Theodore Twombly, the main character of the movie ‘Her‘, fell in love with a machine called Samantha. He didn’t even need to see her or touch her. It was enough to listen to his voice, which was actually that of actress Scarlett Johansson.
That was science fiction, but little by little we are approaching a point where to fall in love with a machine is no longer. We have been seeing some time with replikathe AI service that allows virtual avatars to become our friends or something else.
That service achieves it with an AI model that generates text, such as chatgpt. Until now we chatted with the machines, but little by little we are beginning to talk to them. Chatgpt’s voice modes precisely give that optionand in fact the company He had to withdraw one of his voices for being too similar to the Scarlett Johansson.

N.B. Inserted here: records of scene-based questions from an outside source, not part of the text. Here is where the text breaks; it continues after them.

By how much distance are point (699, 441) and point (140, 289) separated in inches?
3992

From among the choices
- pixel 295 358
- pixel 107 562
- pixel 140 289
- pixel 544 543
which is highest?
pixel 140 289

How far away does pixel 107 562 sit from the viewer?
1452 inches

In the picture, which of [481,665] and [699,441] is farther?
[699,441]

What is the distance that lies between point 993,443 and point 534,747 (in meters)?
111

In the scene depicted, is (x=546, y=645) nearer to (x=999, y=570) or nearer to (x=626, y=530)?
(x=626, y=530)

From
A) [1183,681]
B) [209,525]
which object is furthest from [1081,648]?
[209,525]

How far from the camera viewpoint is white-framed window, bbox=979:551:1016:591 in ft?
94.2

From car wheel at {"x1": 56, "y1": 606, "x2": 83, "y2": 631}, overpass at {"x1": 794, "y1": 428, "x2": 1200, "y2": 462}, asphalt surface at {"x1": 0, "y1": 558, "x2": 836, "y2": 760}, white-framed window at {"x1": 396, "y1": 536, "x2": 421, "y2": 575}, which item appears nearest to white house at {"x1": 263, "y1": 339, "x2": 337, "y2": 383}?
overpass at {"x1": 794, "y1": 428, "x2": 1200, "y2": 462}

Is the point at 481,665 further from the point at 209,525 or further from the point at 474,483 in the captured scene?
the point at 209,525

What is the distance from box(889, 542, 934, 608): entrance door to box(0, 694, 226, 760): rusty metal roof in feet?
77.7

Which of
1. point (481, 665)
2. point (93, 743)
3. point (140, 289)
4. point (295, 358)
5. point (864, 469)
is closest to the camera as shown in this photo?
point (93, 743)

But now an artificial intelligence startup called Skew me has gone one step further. At the end of February the company He published a demonstration of its voice conversational generation model (CSM, by conversation Speech Model), and its impact has been remarkable.
Some users have informed of feeling an emotional connection with the male and female voices of the model (“Maya” and “thousands”). One of them, who published his impressions in Hacker News, explained How “I am even a little worried about whether I start feeling emotionally linked to a voice assistant with this level of so human sound.”
Anyone can try to speak with Maya or thousands Thanks to that demo on the Sesame website. The only obstacle is that conversations must be in English: these models do not speak other languages at the moment.
I just did it for a few minutes, and the operation of this conversational chatbot is really surprising. The voice is warm and close, but above all I perfectly imitate the way a person would speak. With pauses, doubts or intonation changes. The voice generation is instantaneous, there is no latency, and certainly the sensation is to be having a conversation with another human being. It’s strange, exciting and disturbing at the same time.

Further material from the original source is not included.